If you are going to travel, plan ahead!

  • Keep some wellies, extra jumper, blanket, snacks and bottle of water in the car.
  • Make sure your phone is fully charged.
  • Keep a torch in the car.
  • Leave yourself extra time to get to your destination.
  • Take precautions like parking your car at the bottom of the hill if you live on a slope or at the end of your road if your close doesn’t get gritted.
  • Pack a spare change of clothes and socks for your charges  – if they come out of school wet from playing or take a tumble, your’ll be prepared for a speedy change. Plus socks can double up as mittens.
  • If travelling with your charges take a supply of snack, drinks and a book or two, just encase.

If you can’t get to work or take the children to school make the most of it – wrap up warm, get out the sledge and enjoy the snow!

Take Care!

 

Check for school closures:

  • https://www.mix96.co.uk/schools/buckinghamshire/
  • https://m.oxfordshire.gov.uk/cms/content/school-closures

 

What are your rights if you can’t get into work?

I couldn’t get to work because of the snow. Can my boss dock my pay?

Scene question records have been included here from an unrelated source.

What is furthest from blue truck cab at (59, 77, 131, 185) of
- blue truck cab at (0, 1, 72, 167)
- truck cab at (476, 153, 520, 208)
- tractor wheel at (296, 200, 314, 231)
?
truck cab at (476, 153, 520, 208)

According to the employment advice and conciliation service Acas, in the majority of cases, you are not automatically entitled to be paid if you cannot get to work.

But that does not necessarily mean you will lose out.

Both Acas and the government advice website Gov.uk suggest trying to come to an arrangement with your boss that you are both happy with.

Your employer may agree, for example, for you to make up the time at a later date,  however, they are not obliged to do this.

There are some exceptions, however, and some childcarers may have a right to be paid.

Some employers may have it written in contracts, that they will pay you if you cannot get to work due to circumstances beyond your control.

 

Can my employer force me to take a day off as holiday?

Only under certain conditions.

You are entitled to a minimum notice period before you have to take the leave.

The law states that you must be given warning that is the equivalent of twice the length of the leave. So, for example, you must be given two days’ notice if your employer wants you to take a day’s leave. However, that does not apply if you get more leave than the statutory minimum. If you get more than the legal minimum of 5.6 weeks a year, (typically 28 days), including public holidays, then your employer can compel you to take leave without giving you any notice.